In 1212, Catholic forces conquered Toledo and celebrated by robbing and killing the Jews there, who were seen as collaborators with Muslim rulers. Jews in Castile were forced to wear clothing distinguishing themselves, and were forbidden from proselytizing Christians. In 1250, Pope Innocent IV made it illegal for Jews to employ Catholics, for Catholics to drink wine or take medicine prepared by Jews, and for Jews and Catholics to be in company together.

By the year 1300, there were approximately 500,000 practicing Jews living in Spain. While anti-Jewish demonstrations and edicts were commonplace, it is during this time period that the Synagogue of El Transito was constructed in Toledo. Jews lived separately in ghettos of the major cities, but maintained their society and practices. They rarely left the ghettos, fearing violence from the Catholic populations.

The interior of the Synagogue of El Transito, much of which has survived.

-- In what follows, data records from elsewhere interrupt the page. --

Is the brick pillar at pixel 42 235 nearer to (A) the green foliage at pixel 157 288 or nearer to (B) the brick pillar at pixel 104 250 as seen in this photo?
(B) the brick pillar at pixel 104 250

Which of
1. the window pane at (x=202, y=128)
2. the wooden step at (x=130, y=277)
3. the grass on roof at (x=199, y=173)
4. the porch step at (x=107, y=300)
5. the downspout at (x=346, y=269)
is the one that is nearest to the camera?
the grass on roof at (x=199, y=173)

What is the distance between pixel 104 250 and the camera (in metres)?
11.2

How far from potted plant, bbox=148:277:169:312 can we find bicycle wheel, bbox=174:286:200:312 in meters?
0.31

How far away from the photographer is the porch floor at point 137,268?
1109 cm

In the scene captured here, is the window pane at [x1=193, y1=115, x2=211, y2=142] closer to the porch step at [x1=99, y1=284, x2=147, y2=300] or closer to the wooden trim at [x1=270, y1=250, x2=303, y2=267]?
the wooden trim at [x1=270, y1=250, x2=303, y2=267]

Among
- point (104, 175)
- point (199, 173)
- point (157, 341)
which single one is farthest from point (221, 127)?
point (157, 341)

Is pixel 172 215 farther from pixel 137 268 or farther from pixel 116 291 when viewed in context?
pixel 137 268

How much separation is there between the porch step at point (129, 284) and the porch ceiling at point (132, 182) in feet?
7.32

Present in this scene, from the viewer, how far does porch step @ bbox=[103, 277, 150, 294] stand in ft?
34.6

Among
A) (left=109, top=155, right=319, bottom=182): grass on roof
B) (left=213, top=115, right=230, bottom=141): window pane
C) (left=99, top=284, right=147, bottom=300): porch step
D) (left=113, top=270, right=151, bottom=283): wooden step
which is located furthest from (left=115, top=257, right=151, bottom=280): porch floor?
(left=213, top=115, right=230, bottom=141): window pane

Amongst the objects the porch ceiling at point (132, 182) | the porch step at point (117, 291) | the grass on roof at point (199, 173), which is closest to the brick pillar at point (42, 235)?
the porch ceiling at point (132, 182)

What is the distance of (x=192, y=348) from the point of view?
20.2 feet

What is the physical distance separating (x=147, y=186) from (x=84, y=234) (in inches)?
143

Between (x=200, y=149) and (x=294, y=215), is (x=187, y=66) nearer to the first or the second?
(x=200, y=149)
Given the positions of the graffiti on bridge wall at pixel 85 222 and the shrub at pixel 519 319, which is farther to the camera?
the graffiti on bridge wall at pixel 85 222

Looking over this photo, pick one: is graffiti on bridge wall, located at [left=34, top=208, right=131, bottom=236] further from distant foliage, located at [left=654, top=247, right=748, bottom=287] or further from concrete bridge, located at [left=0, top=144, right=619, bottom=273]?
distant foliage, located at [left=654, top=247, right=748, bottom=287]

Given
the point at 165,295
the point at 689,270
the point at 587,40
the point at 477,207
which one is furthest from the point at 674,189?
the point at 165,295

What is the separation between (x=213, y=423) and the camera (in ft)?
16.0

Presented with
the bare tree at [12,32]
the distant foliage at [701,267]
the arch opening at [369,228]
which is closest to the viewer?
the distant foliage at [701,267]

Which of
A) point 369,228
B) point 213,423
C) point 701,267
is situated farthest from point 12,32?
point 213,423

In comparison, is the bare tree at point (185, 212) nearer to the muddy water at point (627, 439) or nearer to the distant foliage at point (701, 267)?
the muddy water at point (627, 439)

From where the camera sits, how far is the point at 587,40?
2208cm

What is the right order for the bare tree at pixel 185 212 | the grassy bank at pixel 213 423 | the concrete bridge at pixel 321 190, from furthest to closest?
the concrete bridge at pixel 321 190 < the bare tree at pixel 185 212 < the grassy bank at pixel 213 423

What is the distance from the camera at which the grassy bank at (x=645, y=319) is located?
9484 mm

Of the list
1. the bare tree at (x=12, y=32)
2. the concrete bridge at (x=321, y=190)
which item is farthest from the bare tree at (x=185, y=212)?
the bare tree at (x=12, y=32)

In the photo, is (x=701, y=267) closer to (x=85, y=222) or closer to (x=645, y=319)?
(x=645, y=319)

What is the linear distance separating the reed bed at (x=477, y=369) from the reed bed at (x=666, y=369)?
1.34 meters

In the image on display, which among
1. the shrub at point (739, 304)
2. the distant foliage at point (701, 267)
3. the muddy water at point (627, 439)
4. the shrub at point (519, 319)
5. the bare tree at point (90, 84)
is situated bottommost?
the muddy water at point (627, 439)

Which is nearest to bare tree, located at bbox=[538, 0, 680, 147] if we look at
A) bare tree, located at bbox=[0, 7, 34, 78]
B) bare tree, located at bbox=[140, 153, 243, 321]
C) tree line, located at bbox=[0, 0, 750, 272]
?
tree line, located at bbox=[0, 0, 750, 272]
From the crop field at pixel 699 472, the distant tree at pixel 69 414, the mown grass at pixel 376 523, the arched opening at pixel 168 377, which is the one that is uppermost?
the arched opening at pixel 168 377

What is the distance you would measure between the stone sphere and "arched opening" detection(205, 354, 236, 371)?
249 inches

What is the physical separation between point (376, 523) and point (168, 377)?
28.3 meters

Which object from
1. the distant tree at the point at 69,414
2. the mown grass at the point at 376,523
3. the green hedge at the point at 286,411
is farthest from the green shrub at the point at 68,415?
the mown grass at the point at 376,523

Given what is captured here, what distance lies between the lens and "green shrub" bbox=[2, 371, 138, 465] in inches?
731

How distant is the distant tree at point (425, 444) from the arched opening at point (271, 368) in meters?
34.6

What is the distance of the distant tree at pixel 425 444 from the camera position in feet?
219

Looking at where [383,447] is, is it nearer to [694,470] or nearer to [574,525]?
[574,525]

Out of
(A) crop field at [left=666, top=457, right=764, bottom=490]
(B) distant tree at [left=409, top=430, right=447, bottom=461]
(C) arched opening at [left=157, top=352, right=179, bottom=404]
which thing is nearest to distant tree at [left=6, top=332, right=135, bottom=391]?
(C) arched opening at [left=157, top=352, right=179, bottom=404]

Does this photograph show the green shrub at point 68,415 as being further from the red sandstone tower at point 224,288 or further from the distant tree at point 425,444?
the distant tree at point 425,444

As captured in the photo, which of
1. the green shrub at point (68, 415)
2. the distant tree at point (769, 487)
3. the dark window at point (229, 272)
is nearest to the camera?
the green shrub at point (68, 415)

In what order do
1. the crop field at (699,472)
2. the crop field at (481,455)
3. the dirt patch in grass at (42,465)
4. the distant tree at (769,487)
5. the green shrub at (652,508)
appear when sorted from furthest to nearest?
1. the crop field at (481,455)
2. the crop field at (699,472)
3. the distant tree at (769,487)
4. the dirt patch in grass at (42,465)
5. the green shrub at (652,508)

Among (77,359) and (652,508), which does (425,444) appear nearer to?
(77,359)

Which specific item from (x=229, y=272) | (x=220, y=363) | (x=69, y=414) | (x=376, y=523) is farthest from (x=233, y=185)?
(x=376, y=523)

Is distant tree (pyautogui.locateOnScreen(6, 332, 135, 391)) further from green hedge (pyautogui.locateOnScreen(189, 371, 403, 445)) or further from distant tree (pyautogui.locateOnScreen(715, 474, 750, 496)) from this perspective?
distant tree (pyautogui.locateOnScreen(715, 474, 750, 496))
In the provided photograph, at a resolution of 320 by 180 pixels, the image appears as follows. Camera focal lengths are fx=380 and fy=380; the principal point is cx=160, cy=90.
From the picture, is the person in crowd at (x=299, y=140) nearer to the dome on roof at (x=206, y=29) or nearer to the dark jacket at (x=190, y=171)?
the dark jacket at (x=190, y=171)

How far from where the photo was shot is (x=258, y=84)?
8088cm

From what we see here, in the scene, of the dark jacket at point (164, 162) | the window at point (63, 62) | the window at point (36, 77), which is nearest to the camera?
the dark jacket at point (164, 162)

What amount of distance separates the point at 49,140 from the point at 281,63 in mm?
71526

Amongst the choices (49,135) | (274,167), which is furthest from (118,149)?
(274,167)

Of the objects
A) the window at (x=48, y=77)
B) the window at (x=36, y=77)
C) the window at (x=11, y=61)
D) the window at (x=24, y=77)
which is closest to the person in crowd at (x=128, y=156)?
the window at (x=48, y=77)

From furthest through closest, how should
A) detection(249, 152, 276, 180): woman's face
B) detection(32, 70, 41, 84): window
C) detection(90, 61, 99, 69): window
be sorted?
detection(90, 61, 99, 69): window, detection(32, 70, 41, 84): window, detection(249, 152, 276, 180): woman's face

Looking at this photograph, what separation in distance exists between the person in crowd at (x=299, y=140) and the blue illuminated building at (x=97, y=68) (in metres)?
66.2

In 1391, after the death of King John, anti-Jewish sentiment reached a boiling point. In Seville, more than 4,000 Jews were massacred in a single day (June 6), and two of its three synagogues were converted to churches. By June 20, the riots had spread to Córdoba, with 2,000 Jews massacred and their corpses piled in the streets. The following two months saw repeats all over Spain. By 1410, to escape persecution and death, more than 200,000 Jews had converted to Catholicism, and only 100,000 openly practicing Jews were found in Spain.

In 1412, edicts were drawn forbidding Jews from practicing medicine and chemistry, or dealing in wine, bread, or meat. They were forbidden from visiting Catholics or giving them presents. Laws like this, along with substantial taxes and fines, were designed to force Jews to convert or be impoverished. In 1415, Jews were forbidden from studying the Talmud and other Jewish texts, and were forced to listen to Catholic sermons.

With the marriage of Ferdinand and Isabella, and the fall of Grenada in 1491, Spain was finally fully united and Catholic. On March 31, 1492, all Jews in Spain were ordered either to convert or leave the country, and so ended the days of the Spanish Jews. While some converts continued to practice Judaism covertly, the rise of the Inquisition made that prospect significantly harder.

Today, there is a small Jewish population in Spain, mostly in Madrid and Barcelona, made up of less than 50,000 people, many of whom fled to Spain to escape Nazi Germany. The Alhambra Decree which had expelled Jews in 1492 was formally rescinded in 1968.

As I walked through the Synagogue of El Transito, I felt both sad and hopeful. I was sad at this history, and the persecution my people suffered throughout centuries of life in Spain. However, seeing tourists viewing our history, and seeing the Menorah proudly displayed in a strongly Catholic country, I was hopeful for the future. Perhaps one day there will be another Golden Age for the Jews of Spain.